Working on a bit more philosophy, why it so quiet around here at the moment:
 
For each of the following arguments:
(1) standardise the argument;
(2) state the necessary and sufficient conditions of any conditional statements; and
(3)
judge whether the argument is valid or invalid.
 

(xvii) If America launches an attack, it is inevitable that innocent people will die. But the US is now in a position where if it does not launch an attack, it will be seen to have given in to the terrorists. They cannot allow themselves to be seen in that light, because if they were understood to have surrendered to these terrorists, then that would encourage more such attacks. We do not want to live in a world where such attacks become accepted. We must, therefore, resign ourselves to the fact that there will be innocent victims.

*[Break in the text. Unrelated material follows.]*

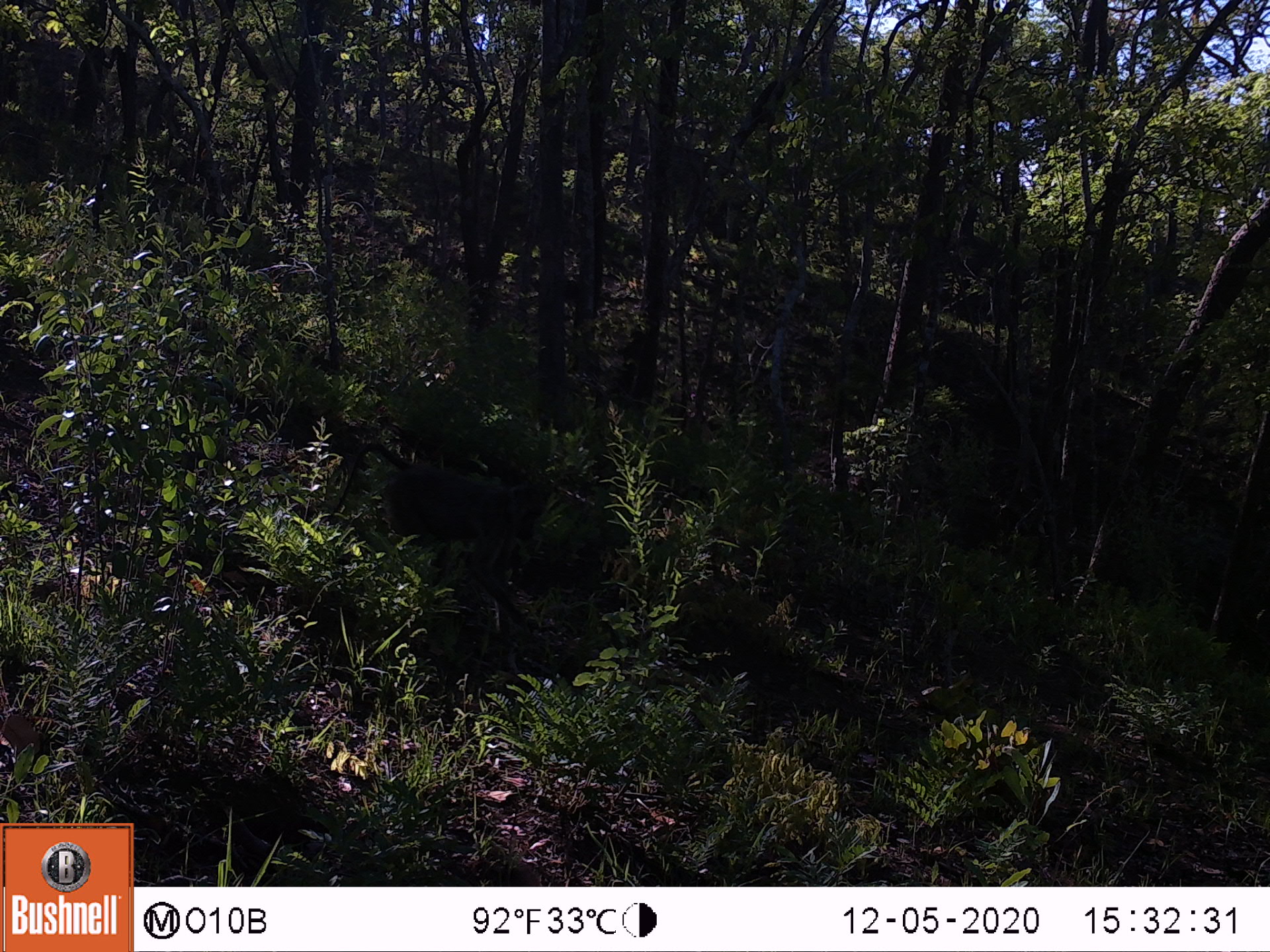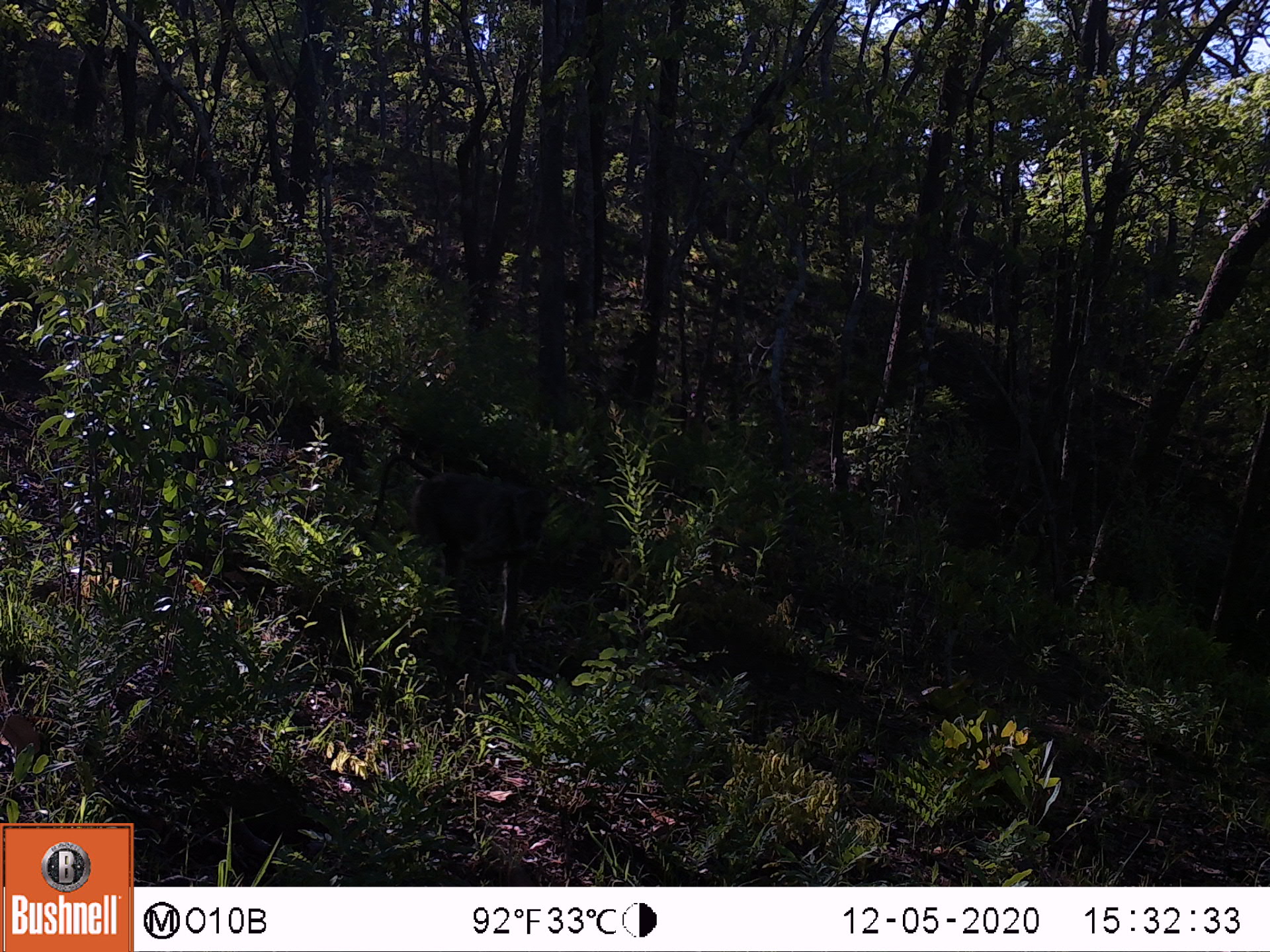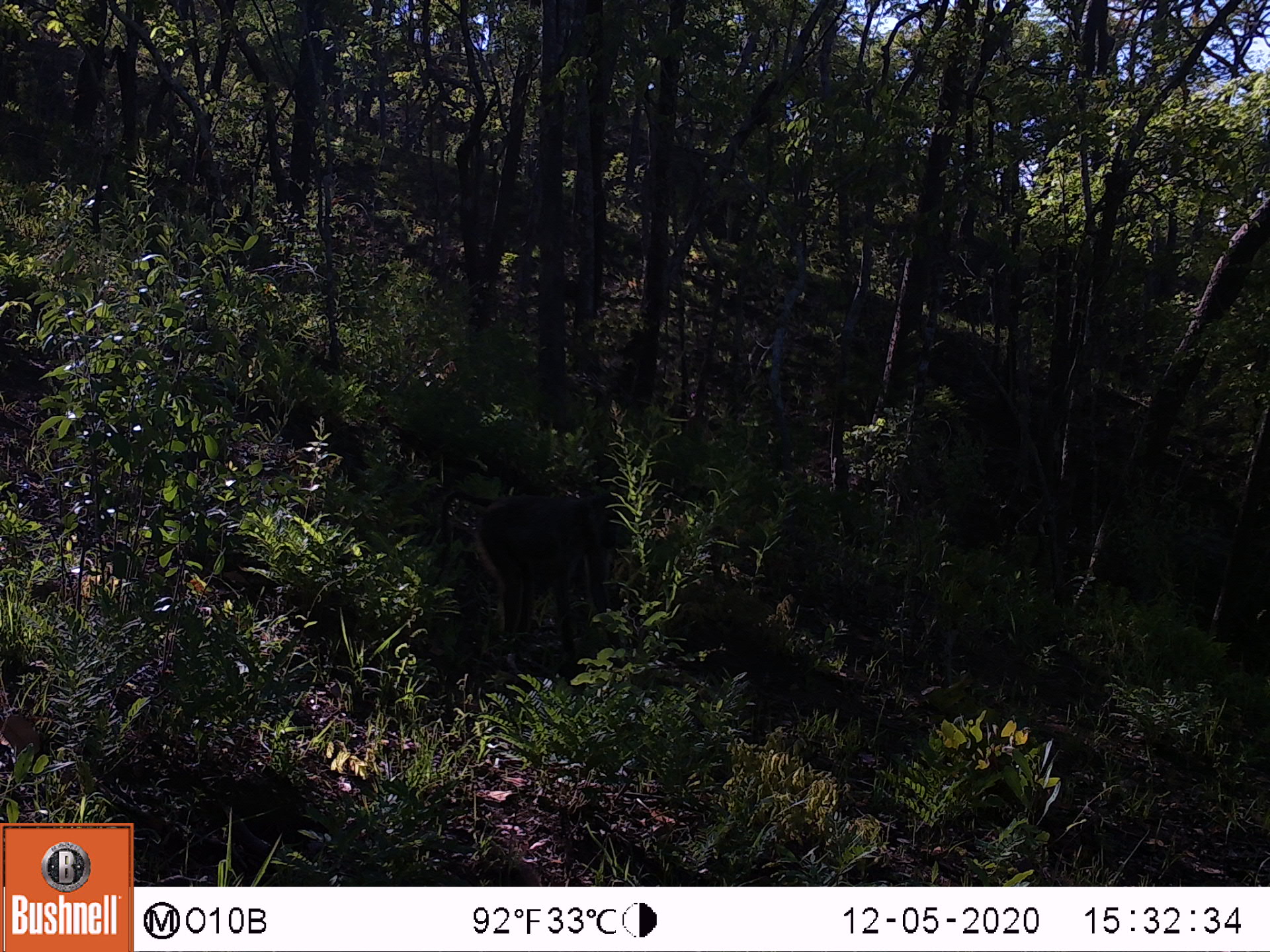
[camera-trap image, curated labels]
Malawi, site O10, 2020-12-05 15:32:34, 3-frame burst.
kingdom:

1.2: If the US does not launch an attack, it will be seen to have given in to the terrorists.
1.1.1: If the US was understood to have surrendered to these terrorists, then that would encourage more such attacks.
1.1.2: We do not want to live in a world where terrorist attacks become accepted [i.e. we do not want to encourage more attacks]
1.1: America cannot allow itself to be seen in that light [of giving in to terrorists]
1: America must launch an attack [implied]
2: If America launches an attack, it is inevitable that innocent people will die.
C: There will be innocent victims.

1.1.1: The US not launching an attack is the sufficient condition, giving in to the terrorists is the necessary condition.
1.1.2: The US being understood to have surrendered to these terrorists is the sufficient condition, encouraging more such attacks is the necessary condition.
2: America launching an attack is the sufficient condition, the inevitability of innocent people dying is the necessary condition.

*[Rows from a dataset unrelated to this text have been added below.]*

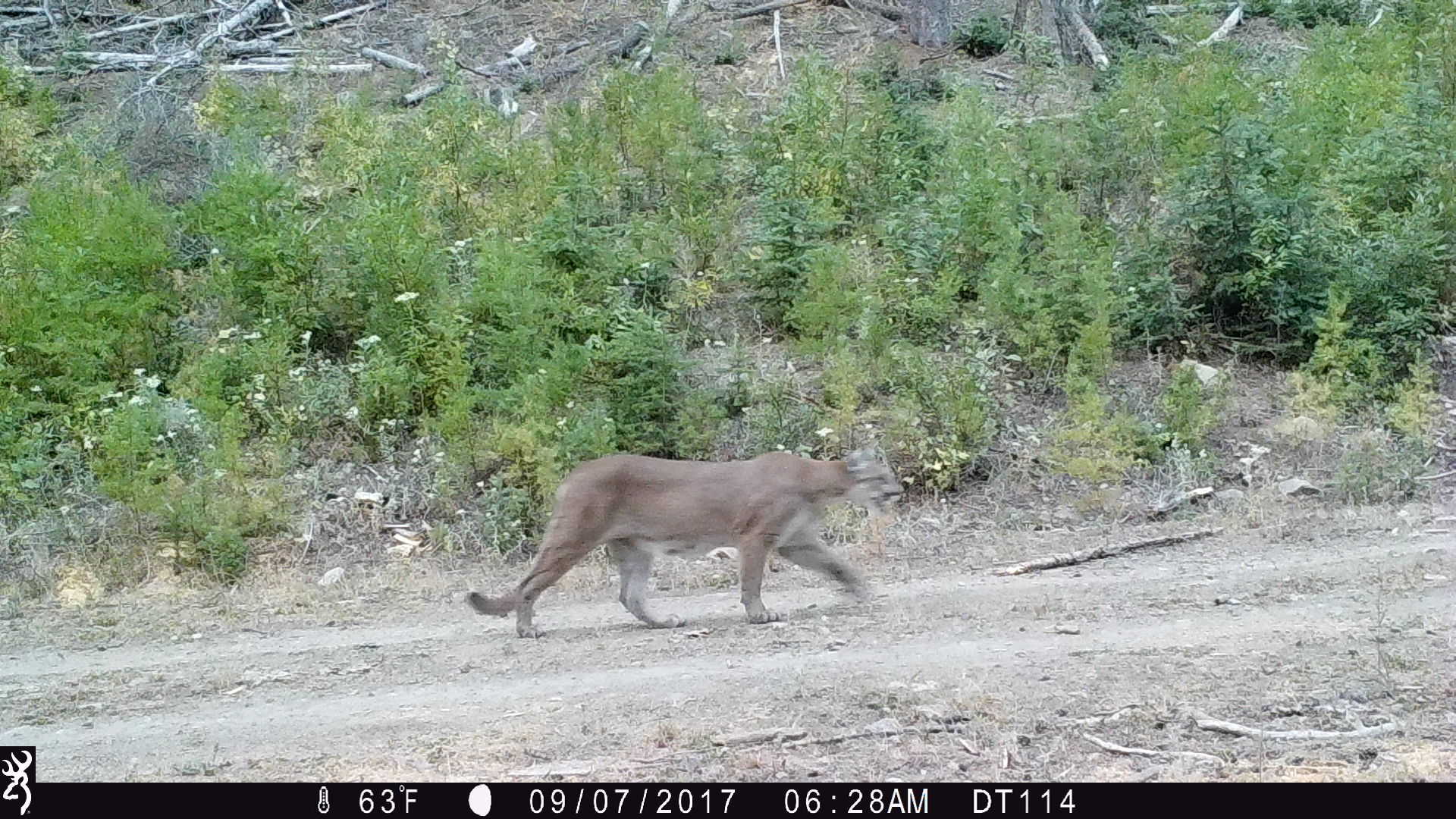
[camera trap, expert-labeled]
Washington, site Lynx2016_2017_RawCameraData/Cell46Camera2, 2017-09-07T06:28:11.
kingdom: Animalia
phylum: Chordata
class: Mammalia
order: Carnivora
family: Felidae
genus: Puma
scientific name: Puma concolor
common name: mountain lion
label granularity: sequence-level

1.1.2 denies the necessary condition of 1.1.1, which leads to the sub-conclusion of 1.1. 1.1 denies the necessary condition of 1.2, which leads to the sub-conclusion of 1. 1 affirms the sufficient condition of 2. Therefore the argument valid.
 
I checked it against the staff answer, and it is all correct.  How about that?  The argument being valid, by the way, does not mean I agree with it.  What this does is help us determine first whether the argument is valid or not, and if it is, the legitimate ways of countering (or supporting) the argument.  For instance, in this case, sub-premise 1.2 looks vulnerable.